The Convention does not regulate all possible aspects of the relationship between the parties to the contract of international road transport of goods. For example, there are no provisions on the principles of organizing transportation, the terms for submitting and satisfying requests for transportation, the level of applicable rates and tariffs, the forms and terms of settlements between the parties, the terms for filing, loading and unloading vehicles, customs clearance of goods and vehicles, and other .

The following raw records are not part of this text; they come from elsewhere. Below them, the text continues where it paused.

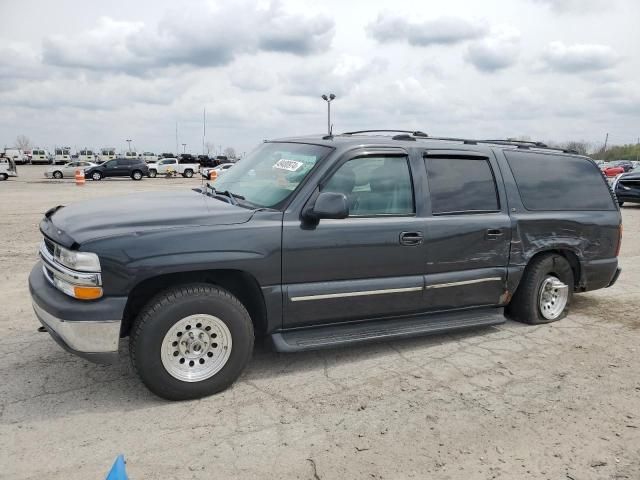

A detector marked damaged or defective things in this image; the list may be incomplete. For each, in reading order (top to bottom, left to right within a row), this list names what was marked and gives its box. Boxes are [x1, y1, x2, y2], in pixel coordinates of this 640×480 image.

cracked concrete lot [1, 166, 640, 480]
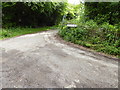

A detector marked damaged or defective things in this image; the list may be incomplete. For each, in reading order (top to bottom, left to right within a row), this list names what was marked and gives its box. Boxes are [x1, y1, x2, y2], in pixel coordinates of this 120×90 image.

cracked asphalt road [0, 29, 118, 87]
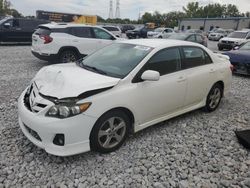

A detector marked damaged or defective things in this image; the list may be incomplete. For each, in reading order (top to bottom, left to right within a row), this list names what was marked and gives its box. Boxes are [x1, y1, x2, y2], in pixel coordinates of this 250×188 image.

crumpled hood [32, 63, 120, 98]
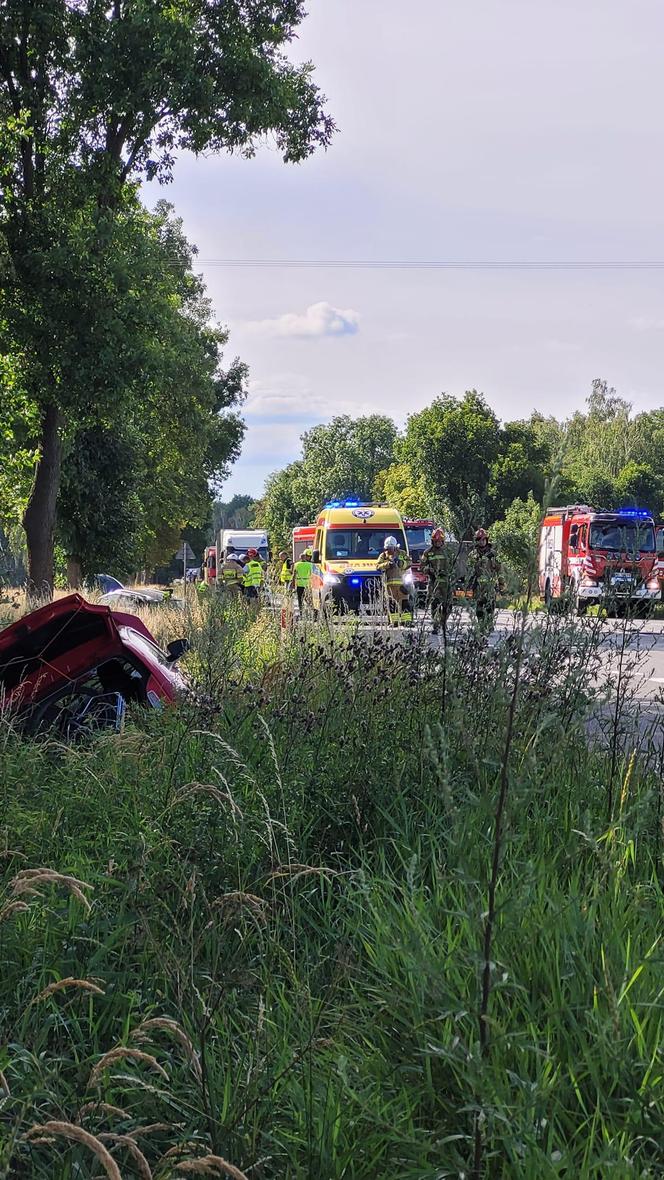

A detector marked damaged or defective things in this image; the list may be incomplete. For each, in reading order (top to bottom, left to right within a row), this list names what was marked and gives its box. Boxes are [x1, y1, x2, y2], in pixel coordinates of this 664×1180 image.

overturned red car [0, 590, 187, 736]
damaged car body [0, 590, 188, 736]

In the "General Agreement" these and other issues can be agreed upon by the parties and are governed by the national norm chosen by the parties to the agreement. civil law. In the agreement in the form of "Offer-acceptance" issues that are not related to the jurisdiction of the Convention are resolved on the basis of the conflict of law rules of the applicable law.

Article 5

P.1 The form of the consignment note (CMR Internationaler Frachtbrief) is not defined by the Convention. The International Road Transport Union (IRU) has developed a bill of lading form recommended for carriers, freight forwarders, operators and agents to draw up and confirm contracts for the carriage of goods. However, each of the persons mentioned last has the right to develop and apply the most convenient form of the transportation document for him in accordance with the laws and regulations of his country. Any form of consignment note must contain the mandatory and additional details specified in Article 6 of the Convention.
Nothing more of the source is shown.